The goal of perception for autonomous vehicles is to extract semantic representations from multiple sensors and fuse these representations into a single “bird’s-eye-view” coordinate frame for consumption by motion planning. We propose a new end-to-end architecture that directly extracts a bird’s-eye-view representation of a scene given image data from an arbitrary number of cameras. The core idea behind our approach is to “lift” each image individually into a frustum of features for each camera, then “splat” all frustums into a rasterized bird’s-eye- view grid. By training on the entire camera rig, we provide evidence that our model is able to learn not only how to represent images but how to fuse predictions from all cameras into a single cohesive representation of the scene while being robust to calibration error. On standard bird’s- eye-view tasks such as object segmentation and map segmentation, our model outperforms all baselines and prior work. In pursuit of the goal of learning dense representations for motion planning, we show that the representations inferred by our model enable interpretable end-to-end motion planning by “shooting” template trajectories into a bird’s-eye-view cost map output by our network. We benchmark our approach against models that use oracle depth from lidar.
Lift, Splat, Shoot Our goal is to design a model that takes as input multi-view image data from any camera rig and outputs a semantics in the reference frame of the camera rig as determined by the extrinsics and intrinsics of the cameras. The tasks we consider in this paper are bird's-eye-view vehicle segmentation, bird's-eye-view lane segmentation, drivable area segmentation, and motion planning. Our network is composed of an initial per-image CNN followed by a bird's-eye-view CNN connected by a "Lift-Splat" pooling layer (left). To "lift" images into 3D, the per-image CNN performs an attention-style operation at each pixel over a set of discrete depths (right).
Learning Cost Maps for Planning We frame end-to-end motion planning ("shooting") as classification over a set of fixed template trajectories (left). We define the logit for template to be the sum of values in the bird's-eye-view cost map output by our model (right). We then train the model to maximize the likelihood of expert trajectories.

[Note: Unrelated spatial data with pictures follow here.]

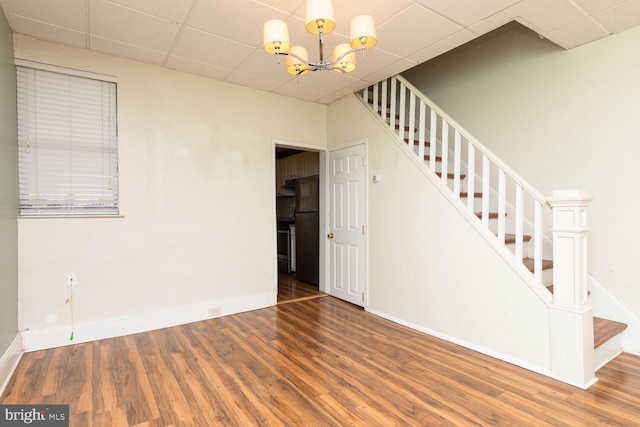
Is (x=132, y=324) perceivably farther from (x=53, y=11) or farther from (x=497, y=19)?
(x=497, y=19)

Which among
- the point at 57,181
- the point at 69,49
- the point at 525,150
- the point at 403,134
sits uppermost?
the point at 69,49

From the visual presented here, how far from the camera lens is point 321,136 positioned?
477 cm

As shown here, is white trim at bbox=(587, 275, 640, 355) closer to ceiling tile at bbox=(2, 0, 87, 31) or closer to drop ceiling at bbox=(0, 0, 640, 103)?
drop ceiling at bbox=(0, 0, 640, 103)

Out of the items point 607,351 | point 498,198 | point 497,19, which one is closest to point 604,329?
point 607,351

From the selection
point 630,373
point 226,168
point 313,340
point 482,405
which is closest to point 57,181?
point 226,168

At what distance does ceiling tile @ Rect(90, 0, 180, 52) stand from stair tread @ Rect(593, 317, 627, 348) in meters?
4.23

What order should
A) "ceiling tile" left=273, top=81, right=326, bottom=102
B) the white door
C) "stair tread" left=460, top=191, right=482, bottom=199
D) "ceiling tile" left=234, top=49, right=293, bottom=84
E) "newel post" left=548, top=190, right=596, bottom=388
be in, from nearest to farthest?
1. "newel post" left=548, top=190, right=596, bottom=388
2. "ceiling tile" left=234, top=49, right=293, bottom=84
3. "stair tread" left=460, top=191, right=482, bottom=199
4. "ceiling tile" left=273, top=81, right=326, bottom=102
5. the white door

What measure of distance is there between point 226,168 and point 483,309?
10.2 ft

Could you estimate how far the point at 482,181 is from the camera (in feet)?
10.7

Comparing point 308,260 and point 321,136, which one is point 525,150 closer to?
point 321,136

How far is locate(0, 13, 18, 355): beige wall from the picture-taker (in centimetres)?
244

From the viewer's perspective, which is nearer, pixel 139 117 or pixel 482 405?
pixel 482 405

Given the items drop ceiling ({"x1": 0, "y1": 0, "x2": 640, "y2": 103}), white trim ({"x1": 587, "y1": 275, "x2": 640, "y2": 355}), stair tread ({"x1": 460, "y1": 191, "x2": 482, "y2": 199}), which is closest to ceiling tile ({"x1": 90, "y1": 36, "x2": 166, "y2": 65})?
drop ceiling ({"x1": 0, "y1": 0, "x2": 640, "y2": 103})

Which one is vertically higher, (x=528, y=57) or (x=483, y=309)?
(x=528, y=57)
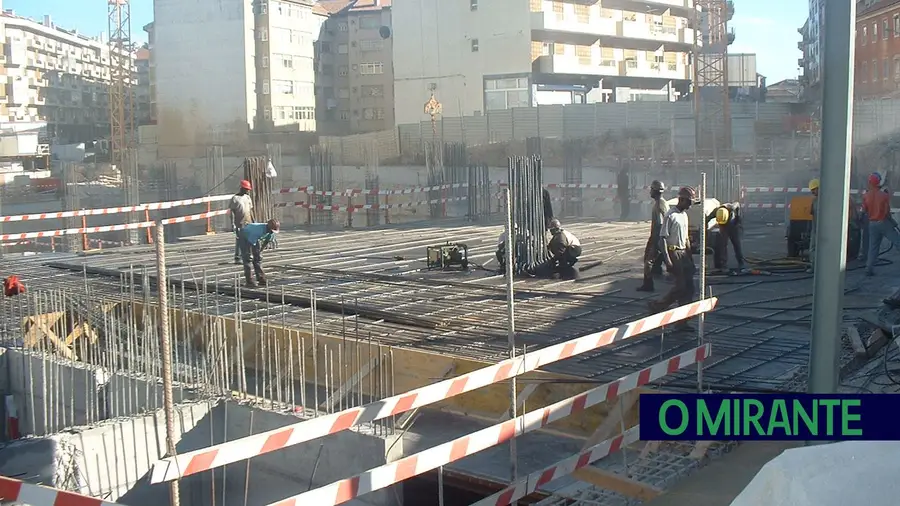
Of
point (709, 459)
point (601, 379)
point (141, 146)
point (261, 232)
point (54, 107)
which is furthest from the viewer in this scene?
point (54, 107)

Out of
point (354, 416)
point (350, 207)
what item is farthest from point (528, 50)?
point (354, 416)

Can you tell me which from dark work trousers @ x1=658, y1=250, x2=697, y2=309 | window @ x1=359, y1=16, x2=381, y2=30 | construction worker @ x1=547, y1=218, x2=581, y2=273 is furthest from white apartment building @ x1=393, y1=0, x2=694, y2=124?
dark work trousers @ x1=658, y1=250, x2=697, y2=309

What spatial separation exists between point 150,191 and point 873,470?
42251 mm

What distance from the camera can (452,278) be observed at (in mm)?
Result: 13648

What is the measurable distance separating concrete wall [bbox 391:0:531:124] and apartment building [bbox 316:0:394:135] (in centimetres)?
1185

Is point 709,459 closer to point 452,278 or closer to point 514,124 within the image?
point 452,278

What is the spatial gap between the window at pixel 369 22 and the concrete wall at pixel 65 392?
55091 millimetres

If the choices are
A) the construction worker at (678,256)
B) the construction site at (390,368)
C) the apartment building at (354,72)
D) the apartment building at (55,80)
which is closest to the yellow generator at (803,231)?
the construction site at (390,368)

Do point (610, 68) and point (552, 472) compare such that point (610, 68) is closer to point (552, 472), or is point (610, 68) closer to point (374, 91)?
point (374, 91)

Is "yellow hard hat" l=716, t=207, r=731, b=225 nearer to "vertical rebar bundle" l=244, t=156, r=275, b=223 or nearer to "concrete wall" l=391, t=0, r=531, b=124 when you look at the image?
"vertical rebar bundle" l=244, t=156, r=275, b=223

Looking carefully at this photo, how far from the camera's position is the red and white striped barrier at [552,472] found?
5.36m

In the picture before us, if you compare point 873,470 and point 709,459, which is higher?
point 873,470

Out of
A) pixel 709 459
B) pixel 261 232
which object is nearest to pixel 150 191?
pixel 261 232

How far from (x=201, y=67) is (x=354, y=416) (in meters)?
53.4
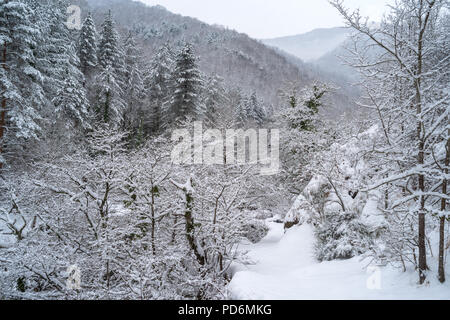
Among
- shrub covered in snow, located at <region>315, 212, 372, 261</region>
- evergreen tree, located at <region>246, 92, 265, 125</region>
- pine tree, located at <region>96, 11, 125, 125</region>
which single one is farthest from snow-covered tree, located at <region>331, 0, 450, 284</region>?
evergreen tree, located at <region>246, 92, 265, 125</region>

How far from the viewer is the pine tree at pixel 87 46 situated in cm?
2455

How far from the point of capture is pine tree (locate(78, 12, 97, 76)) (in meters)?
24.5

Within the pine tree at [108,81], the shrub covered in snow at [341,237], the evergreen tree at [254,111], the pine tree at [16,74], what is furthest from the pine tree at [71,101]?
the evergreen tree at [254,111]

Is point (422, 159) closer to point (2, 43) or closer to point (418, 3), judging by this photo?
point (418, 3)

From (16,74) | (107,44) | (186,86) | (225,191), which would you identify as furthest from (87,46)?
(225,191)

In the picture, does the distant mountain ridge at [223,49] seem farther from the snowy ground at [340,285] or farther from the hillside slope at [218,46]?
the snowy ground at [340,285]

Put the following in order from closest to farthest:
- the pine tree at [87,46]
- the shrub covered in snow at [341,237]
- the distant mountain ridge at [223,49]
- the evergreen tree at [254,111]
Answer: the shrub covered in snow at [341,237], the pine tree at [87,46], the evergreen tree at [254,111], the distant mountain ridge at [223,49]

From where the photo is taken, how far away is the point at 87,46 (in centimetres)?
2477

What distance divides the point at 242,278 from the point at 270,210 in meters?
15.5

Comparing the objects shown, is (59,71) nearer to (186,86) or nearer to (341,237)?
(186,86)

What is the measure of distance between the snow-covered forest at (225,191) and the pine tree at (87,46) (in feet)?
0.39

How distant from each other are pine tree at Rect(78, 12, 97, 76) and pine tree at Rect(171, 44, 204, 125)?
8389 millimetres
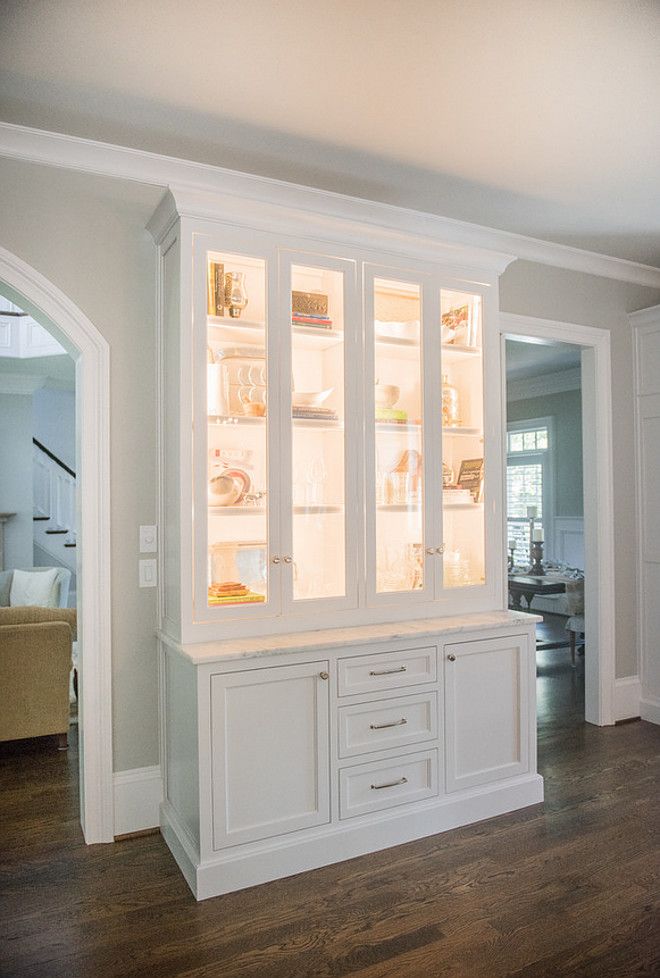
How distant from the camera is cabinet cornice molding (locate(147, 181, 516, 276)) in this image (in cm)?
270

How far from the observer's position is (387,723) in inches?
113

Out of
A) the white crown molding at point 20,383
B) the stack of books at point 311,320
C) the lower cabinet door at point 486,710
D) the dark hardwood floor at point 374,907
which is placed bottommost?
the dark hardwood floor at point 374,907

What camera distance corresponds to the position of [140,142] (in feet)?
9.07

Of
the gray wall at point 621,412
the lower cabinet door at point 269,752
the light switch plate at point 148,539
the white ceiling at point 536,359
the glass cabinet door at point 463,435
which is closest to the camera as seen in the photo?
the lower cabinet door at point 269,752

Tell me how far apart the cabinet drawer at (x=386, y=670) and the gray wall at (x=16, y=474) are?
5.92 meters

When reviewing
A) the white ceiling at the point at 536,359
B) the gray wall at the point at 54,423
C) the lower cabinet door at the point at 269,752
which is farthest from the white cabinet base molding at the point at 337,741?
the gray wall at the point at 54,423

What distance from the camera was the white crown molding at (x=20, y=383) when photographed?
7382mm

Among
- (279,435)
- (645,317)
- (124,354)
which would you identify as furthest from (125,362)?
(645,317)

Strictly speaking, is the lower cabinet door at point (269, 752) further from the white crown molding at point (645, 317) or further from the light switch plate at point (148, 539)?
the white crown molding at point (645, 317)

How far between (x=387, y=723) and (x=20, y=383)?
6.33 m

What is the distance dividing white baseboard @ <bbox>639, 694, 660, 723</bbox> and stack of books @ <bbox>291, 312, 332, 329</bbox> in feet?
10.8

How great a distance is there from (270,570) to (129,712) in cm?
95

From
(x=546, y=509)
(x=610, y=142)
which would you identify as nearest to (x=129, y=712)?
(x=610, y=142)

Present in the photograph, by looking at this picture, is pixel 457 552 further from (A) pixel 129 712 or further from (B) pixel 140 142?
(B) pixel 140 142
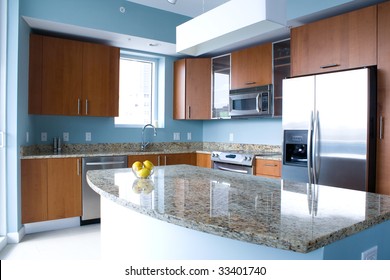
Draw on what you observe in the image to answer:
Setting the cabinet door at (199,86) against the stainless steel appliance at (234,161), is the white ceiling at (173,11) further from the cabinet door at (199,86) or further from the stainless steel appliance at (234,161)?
the stainless steel appliance at (234,161)

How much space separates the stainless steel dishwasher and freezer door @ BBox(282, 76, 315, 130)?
2.19m

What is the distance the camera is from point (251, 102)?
409cm

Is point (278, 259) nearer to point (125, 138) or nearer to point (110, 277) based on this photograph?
point (110, 277)

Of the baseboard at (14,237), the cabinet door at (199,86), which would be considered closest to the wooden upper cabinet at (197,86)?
the cabinet door at (199,86)

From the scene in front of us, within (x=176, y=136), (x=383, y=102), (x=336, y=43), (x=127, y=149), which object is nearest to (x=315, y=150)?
(x=383, y=102)

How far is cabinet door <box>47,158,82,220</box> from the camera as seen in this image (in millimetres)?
3520

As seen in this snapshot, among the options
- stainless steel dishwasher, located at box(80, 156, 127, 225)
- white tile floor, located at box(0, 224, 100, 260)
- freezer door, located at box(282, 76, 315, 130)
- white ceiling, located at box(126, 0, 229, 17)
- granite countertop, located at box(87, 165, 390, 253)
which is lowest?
white tile floor, located at box(0, 224, 100, 260)

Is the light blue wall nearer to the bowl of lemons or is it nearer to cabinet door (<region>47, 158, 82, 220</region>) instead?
cabinet door (<region>47, 158, 82, 220</region>)

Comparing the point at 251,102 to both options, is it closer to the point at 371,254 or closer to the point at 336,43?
the point at 336,43

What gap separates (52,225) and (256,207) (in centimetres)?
313

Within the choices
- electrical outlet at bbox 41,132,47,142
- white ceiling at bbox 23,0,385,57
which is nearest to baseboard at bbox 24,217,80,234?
electrical outlet at bbox 41,132,47,142

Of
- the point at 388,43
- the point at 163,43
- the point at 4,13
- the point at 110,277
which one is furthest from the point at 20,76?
the point at 388,43

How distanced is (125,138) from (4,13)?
218 cm

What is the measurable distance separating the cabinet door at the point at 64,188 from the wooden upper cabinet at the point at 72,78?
664 mm
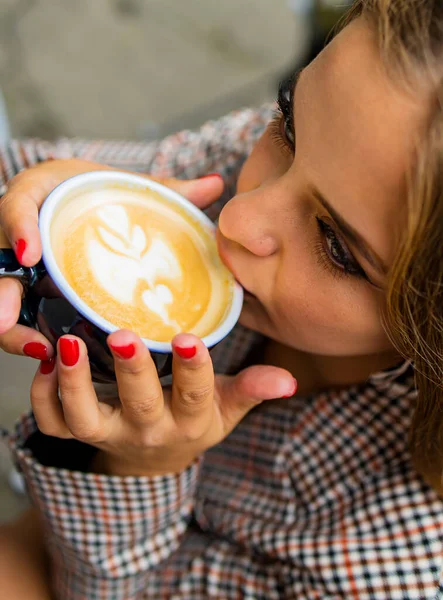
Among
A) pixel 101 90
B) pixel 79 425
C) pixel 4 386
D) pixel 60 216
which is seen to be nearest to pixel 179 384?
pixel 79 425

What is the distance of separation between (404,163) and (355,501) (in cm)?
55

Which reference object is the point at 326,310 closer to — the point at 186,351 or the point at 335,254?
the point at 335,254

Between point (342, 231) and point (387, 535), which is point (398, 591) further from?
point (342, 231)

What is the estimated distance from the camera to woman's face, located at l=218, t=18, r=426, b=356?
0.62 meters

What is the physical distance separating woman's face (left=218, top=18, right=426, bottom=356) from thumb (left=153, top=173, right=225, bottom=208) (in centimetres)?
9

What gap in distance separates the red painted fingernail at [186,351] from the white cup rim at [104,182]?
0.03 metres

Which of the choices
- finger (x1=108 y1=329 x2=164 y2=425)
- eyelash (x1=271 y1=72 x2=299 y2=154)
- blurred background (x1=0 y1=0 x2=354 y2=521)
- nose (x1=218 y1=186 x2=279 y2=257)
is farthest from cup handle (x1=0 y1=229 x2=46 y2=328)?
blurred background (x1=0 y1=0 x2=354 y2=521)

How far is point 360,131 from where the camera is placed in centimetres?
62

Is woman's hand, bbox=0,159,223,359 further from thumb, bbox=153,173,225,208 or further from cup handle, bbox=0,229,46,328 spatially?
thumb, bbox=153,173,225,208

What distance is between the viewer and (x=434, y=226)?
2.06 ft

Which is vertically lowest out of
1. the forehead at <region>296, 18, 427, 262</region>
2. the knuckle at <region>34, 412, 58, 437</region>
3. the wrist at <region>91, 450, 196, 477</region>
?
the wrist at <region>91, 450, 196, 477</region>

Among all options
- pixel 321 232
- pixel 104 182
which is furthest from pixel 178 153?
pixel 321 232

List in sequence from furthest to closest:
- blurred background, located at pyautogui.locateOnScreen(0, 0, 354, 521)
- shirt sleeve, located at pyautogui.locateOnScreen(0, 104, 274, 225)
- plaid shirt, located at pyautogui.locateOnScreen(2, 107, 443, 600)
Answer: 1. blurred background, located at pyautogui.locateOnScreen(0, 0, 354, 521)
2. shirt sleeve, located at pyautogui.locateOnScreen(0, 104, 274, 225)
3. plaid shirt, located at pyautogui.locateOnScreen(2, 107, 443, 600)

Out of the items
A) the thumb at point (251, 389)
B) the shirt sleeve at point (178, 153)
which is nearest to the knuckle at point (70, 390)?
the thumb at point (251, 389)
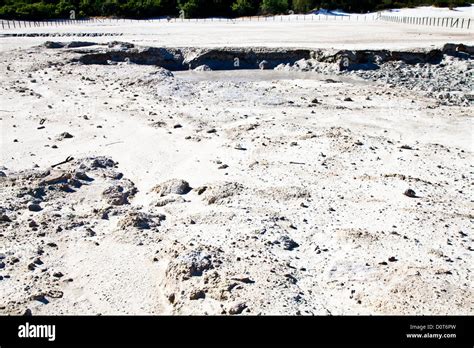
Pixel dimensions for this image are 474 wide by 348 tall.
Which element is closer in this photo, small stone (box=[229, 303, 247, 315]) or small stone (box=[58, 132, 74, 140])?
small stone (box=[229, 303, 247, 315])

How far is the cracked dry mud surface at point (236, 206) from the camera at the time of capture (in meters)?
6.84

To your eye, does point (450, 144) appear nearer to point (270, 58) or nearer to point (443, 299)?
point (443, 299)

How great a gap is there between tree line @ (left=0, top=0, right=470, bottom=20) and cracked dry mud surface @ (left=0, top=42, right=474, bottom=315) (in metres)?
43.0

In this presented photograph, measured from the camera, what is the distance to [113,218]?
906cm

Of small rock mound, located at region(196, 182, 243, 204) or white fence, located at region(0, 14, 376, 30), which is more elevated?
white fence, located at region(0, 14, 376, 30)

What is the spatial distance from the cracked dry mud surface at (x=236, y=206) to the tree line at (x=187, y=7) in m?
43.0

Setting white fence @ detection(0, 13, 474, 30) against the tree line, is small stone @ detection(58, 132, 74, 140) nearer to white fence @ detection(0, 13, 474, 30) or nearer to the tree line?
white fence @ detection(0, 13, 474, 30)

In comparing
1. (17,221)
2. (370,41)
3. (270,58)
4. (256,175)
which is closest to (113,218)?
(17,221)

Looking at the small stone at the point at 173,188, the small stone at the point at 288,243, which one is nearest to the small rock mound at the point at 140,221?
the small stone at the point at 173,188

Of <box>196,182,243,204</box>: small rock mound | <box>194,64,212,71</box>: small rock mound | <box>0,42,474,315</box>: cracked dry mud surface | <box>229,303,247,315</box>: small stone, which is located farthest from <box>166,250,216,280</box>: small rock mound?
<box>194,64,212,71</box>: small rock mound

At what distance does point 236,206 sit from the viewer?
374 inches

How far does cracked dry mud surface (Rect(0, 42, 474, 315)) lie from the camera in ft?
22.4

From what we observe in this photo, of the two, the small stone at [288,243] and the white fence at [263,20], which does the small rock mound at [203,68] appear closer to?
the small stone at [288,243]

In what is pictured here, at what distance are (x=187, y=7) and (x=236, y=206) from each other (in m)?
50.8
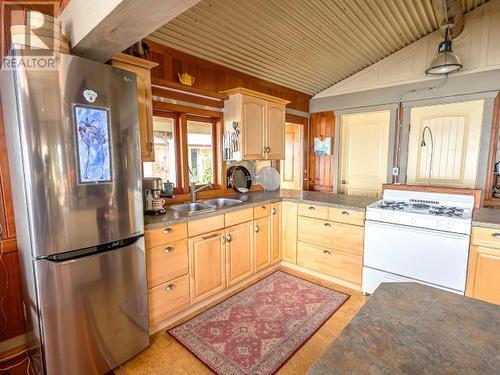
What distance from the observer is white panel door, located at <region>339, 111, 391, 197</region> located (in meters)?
3.86

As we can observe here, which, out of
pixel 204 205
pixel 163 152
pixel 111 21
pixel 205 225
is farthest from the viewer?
pixel 204 205

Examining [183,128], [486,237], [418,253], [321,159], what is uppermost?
[183,128]

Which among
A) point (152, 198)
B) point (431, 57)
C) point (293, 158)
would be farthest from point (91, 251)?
point (431, 57)

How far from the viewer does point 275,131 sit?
10.8ft

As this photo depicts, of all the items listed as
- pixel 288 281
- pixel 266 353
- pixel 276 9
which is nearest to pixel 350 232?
pixel 288 281

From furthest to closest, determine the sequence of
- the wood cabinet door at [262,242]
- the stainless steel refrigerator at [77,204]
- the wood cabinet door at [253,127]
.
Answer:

Equivariance To be maximally useful, models that perform inference in the bird's-eye-view frame need to generalize to any choice of bird's-eye-view coordinates. Our model is designed such that it roughly respects equivariance under translations (top left) and rotations (top right) of the camera extrinsics. Lift-Splat Pooling is also exactly permutation invariant (bottom left) and roughly invariant to image translation (bottom right).
Results We outperform baselines on bird's-eye-view segmentation. We demonstrate transfer across camera rigs in two scenarios of increasing difficulty. In the first, we drop cameras at test time from the same camera rig that was used during training. In the second, we test on an entirely new camera rig (Lyft dataset) from what was used during training (nuScenes dataset).
Bird's-Eye-View Segmentation IOU (nuScenes and Lyft)
nuScenes validation set Input images are shown on the left. BEV inference output by our model is shown on the right. The BEV semantics are additionally projected back onto the input images for visualization convenience.
Camera Dropout At test time, we remove different cameras from the camera rig. When a camera is removed, the network imputes semantics in the blind-spot by using information in the remaining cameras as well as priors about object shapes and road structure.
Train on nuScenes -> Test on Lyft We evaluate a model trained on the nuScenes dataset on the Lyft dataset. Segmentations output by the model are fuzzy but still meaningful. Quantitative transfer results against baselines can be found in our paper.